→ INSTRUCTIONS FOR THE TASK: Rewrite the records below as a JSON list of strings with one string per line, omitting blank lines.

Items from a dataset
━━━━━━━━
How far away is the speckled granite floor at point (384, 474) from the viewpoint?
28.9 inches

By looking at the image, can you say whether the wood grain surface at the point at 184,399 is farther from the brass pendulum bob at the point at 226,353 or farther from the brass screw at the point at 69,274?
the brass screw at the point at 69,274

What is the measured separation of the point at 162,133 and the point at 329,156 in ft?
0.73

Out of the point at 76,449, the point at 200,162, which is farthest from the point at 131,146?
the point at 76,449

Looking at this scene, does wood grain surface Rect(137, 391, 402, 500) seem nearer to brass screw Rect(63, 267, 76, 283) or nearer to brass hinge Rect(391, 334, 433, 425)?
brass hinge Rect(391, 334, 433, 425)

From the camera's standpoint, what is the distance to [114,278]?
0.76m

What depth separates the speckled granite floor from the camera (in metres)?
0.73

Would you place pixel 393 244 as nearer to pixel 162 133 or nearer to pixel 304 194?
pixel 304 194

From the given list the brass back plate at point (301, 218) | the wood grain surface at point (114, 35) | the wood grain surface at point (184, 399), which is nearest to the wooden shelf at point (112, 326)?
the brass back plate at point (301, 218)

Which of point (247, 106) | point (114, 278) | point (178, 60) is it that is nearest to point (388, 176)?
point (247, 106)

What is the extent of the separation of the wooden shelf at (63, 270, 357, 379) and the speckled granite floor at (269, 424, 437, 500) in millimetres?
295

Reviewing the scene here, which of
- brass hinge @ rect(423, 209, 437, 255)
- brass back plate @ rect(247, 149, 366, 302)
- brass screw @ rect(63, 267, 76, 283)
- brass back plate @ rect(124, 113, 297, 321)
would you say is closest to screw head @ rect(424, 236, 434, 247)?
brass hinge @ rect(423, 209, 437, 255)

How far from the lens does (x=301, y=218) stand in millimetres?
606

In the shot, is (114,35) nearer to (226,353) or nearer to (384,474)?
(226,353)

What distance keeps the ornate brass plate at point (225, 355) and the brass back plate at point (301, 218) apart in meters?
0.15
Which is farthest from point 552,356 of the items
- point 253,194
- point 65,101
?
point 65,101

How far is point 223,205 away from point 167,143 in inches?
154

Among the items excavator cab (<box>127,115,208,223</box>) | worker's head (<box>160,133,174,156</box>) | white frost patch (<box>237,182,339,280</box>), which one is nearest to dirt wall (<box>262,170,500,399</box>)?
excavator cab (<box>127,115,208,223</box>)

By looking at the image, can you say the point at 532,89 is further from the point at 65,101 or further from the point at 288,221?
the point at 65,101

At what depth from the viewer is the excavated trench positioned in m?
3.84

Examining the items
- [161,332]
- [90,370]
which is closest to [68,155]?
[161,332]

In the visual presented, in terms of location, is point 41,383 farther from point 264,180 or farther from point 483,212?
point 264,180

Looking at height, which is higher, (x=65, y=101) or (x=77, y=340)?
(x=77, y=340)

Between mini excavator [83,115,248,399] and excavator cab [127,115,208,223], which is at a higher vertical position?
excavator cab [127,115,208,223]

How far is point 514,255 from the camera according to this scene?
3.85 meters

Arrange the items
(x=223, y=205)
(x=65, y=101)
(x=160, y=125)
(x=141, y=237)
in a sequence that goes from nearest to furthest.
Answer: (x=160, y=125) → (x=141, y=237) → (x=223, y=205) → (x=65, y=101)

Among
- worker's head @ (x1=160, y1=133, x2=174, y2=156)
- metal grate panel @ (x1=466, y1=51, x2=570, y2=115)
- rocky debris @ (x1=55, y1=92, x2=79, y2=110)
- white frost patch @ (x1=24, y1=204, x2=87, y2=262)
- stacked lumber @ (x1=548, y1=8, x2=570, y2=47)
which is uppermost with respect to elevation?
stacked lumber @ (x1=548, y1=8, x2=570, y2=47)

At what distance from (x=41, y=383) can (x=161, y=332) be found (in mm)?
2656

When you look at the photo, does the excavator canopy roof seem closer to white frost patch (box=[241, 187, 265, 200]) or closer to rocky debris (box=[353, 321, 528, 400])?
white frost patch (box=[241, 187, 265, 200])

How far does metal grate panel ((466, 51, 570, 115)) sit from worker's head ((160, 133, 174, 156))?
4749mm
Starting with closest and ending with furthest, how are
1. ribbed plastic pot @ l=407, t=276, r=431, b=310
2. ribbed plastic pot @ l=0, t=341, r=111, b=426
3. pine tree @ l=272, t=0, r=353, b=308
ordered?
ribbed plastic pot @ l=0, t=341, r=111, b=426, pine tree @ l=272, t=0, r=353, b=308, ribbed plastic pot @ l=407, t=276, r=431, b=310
━━━━━━━━
→ REPLY TO THE TASK:
[
  "How far away is the speckled granite floor at point (384, 474) from the viewpoint?",
  "28.9 inches",
  "By looking at the image, can you say whether the wood grain surface at the point at 184,399 is farther from the brass pendulum bob at the point at 226,353 or farther from the brass screw at the point at 69,274?",
  "the brass screw at the point at 69,274",
  "What is the measured separation of the point at 162,133 and the point at 329,156 in ft?",
  "0.73",
  "Out of the point at 76,449, the point at 200,162, which is farthest from the point at 131,146?",
  "the point at 76,449",
  "Looking at this scene, does wood grain surface Rect(137, 391, 402, 500) seem nearer to brass screw Rect(63, 267, 76, 283) or nearer to brass hinge Rect(391, 334, 433, 425)?",
  "brass hinge Rect(391, 334, 433, 425)",
  "From the camera's standpoint, what is the distance to [114,278]?",
  "0.76m",
  "What depth separates the speckled granite floor from the camera (in metres)?",
  "0.73",
  "Would you place pixel 393 244 as nearer to pixel 162 133 or nearer to pixel 304 194?",
  "pixel 304 194",
  "From the given list the brass back plate at point (301, 218) | the wood grain surface at point (114, 35) | the wood grain surface at point (184, 399), which is nearest to the wooden shelf at point (112, 326)?",
  "the brass back plate at point (301, 218)",
  "Which of point (247, 106) | point (114, 278) | point (178, 60) is it that is nearest to point (388, 176)?",
  "point (247, 106)",
  "What is the extent of the separation of the wooden shelf at (63, 270, 357, 379) and the speckled granite floor at (269, 424, 437, 500) in millimetres?",
  "295",
  "Reviewing the scene here, which of",
  "- brass hinge @ rect(423, 209, 437, 255)",
  "- brass back plate @ rect(247, 149, 366, 302)",
  "- brass screw @ rect(63, 267, 76, 283)",
  "- brass back plate @ rect(124, 113, 297, 321)",
  "would you say is closest to screw head @ rect(424, 236, 434, 247)?",
  "brass hinge @ rect(423, 209, 437, 255)",
  "How far from the lens does (x=301, y=218) stand in millimetres?",
  "606",
  "In the shot, is (114,35) nearer to (226,353) or nearer to (384,474)?",
  "(226,353)",
  "What distance keeps the ornate brass plate at point (225, 355) and the brass back plate at point (301, 218) apart in meters?",
  "0.15",
  "Which is farthest from point 552,356 of the items",
  "- point 253,194",
  "- point 65,101",
  "?",
  "point 65,101",
  "How far is point 223,205 away from point 167,143 in inches?",
  "154",
  "Among the items excavator cab (<box>127,115,208,223</box>) | worker's head (<box>160,133,174,156</box>) | white frost patch (<box>237,182,339,280</box>), which one is nearest to dirt wall (<box>262,170,500,399</box>)?",
  "excavator cab (<box>127,115,208,223</box>)",
  "By looking at the image, can you say the point at 532,89 is further from the point at 65,101 or further from the point at 288,221?",
  "the point at 65,101",
  "At what depth from the viewer is the excavated trench positioned in m?",
  "3.84",
  "Examining the items",
  "- [161,332]",
  "- [90,370]",
  "which is closest to [68,155]?",
  "[161,332]",
  "In the visual presented, in terms of location, is point 41,383 farther from point 264,180 or farther from point 483,212?",
  "point 264,180",
  "Looking at height, which is higher, (x=65, y=101) or (x=77, y=340)?",
  "(x=77, y=340)",
  "Between mini excavator [83,115,248,399] and excavator cab [127,115,208,223], which is at a higher vertical position?",
  "excavator cab [127,115,208,223]",
  "How far is point 514,255 from the camera according to this scene?",
  "3.85 meters",
  "Arrange the items",
  "(x=223, y=205)",
  "(x=65, y=101)",
  "(x=160, y=125)",
  "(x=141, y=237)",
  "in a sequence that goes from nearest to furthest.",
  "Answer: (x=160, y=125) → (x=141, y=237) → (x=223, y=205) → (x=65, y=101)",
  "Among",
  "- worker's head @ (x1=160, y1=133, x2=174, y2=156)",
  "- metal grate panel @ (x1=466, y1=51, x2=570, y2=115)",
  "- rocky debris @ (x1=55, y1=92, x2=79, y2=110)",
  "- white frost patch @ (x1=24, y1=204, x2=87, y2=262)",
  "- stacked lumber @ (x1=548, y1=8, x2=570, y2=47)",
  "which is uppermost with respect to elevation?",
  "stacked lumber @ (x1=548, y1=8, x2=570, y2=47)",
  "At what distance from (x=41, y=383) can (x=161, y=332) be found (in mm)?",
  "2656",
  "When you look at the photo, does the excavator canopy roof seem closer to white frost patch (box=[241, 187, 265, 200]) or closer to rocky debris (box=[353, 321, 528, 400])?",
  "white frost patch (box=[241, 187, 265, 200])",
  "How far does metal grate panel ((466, 51, 570, 115)) sit from worker's head ((160, 133, 174, 156))?",
  "4749mm",
  "Starting with closest and ending with furthest, how are",
  "1. ribbed plastic pot @ l=407, t=276, r=431, b=310",
  "2. ribbed plastic pot @ l=0, t=341, r=111, b=426",
  "3. pine tree @ l=272, t=0, r=353, b=308",
  "ordered?",
  "ribbed plastic pot @ l=0, t=341, r=111, b=426, pine tree @ l=272, t=0, r=353, b=308, ribbed plastic pot @ l=407, t=276, r=431, b=310"
]